Manuel is working his way through all the LGBT-themed HBO productions.

 Last week we looked at the grim, if necessary, doc Hunted: The War Against Gays In Russia which dove right into the ugly homophobic “hunting gays for sport” pastime which has been legitimized by a Russian government that, ahead of the Sochi Olympics, passed propaganda legislation that made it all but illegal to openly support and advocate for gay rights. This week, we’re turning our eyes to Dee Rees’s Bessie.

It’s a film that’s already been discussed quite a bit around these quarters.
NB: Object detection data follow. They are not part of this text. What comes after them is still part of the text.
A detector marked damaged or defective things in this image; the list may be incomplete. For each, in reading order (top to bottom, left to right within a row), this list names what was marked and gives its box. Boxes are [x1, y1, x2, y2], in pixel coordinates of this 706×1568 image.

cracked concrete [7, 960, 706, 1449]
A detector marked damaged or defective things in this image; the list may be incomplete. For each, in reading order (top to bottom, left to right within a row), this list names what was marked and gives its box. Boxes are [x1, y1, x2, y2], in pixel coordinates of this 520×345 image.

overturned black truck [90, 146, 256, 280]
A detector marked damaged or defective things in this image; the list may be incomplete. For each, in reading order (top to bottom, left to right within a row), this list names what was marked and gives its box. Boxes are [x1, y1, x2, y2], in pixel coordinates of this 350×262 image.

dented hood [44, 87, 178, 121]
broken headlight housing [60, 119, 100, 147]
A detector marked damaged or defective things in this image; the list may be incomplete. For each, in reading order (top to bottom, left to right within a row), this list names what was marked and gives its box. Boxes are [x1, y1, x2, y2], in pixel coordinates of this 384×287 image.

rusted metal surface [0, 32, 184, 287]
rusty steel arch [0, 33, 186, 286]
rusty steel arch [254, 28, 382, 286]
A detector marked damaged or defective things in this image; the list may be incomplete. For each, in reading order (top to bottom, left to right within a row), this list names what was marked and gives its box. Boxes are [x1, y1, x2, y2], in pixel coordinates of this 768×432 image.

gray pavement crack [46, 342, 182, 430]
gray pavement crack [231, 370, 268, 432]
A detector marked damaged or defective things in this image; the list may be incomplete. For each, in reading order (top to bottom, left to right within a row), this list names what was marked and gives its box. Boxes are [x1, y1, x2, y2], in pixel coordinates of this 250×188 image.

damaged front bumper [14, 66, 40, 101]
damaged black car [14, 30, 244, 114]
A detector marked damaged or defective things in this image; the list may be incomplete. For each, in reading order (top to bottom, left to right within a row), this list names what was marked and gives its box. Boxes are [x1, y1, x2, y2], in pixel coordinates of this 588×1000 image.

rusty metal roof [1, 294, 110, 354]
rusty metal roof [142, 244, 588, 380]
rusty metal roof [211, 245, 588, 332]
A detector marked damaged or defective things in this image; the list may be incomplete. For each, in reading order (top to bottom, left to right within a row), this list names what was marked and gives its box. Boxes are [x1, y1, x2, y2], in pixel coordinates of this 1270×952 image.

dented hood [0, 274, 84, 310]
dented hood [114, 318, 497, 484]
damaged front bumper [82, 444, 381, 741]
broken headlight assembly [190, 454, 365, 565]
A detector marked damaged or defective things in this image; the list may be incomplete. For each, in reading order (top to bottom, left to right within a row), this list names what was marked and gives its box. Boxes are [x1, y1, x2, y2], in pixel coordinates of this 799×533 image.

Angelica Jade Bastién wrote an in-depth review upon the film's release which, as she reminds us, “wonderfully explores the way black people relate to each other.” Anne Marie looked at it as part of her Women’s Pictures series, singling out the way queerness and blackness dominate the proceedings. I won’t rehearse their arguments because, frankly, I don’t think I could improve on their canny assessments of this ambitious film. Instead, I figure we could use the film to talk about the oppressively whitewashed LGBT representation that even a forward-thinking network like HBO cannot help but replicate.

Just as I was sitting down to write this piece, thinking that perhaps I was setting myself up for the usual cries of “ugh, another diversity article? Why must the PC police continue thumping that tired ass drum?” a mini-tweetstorm kerfuffle was taking place.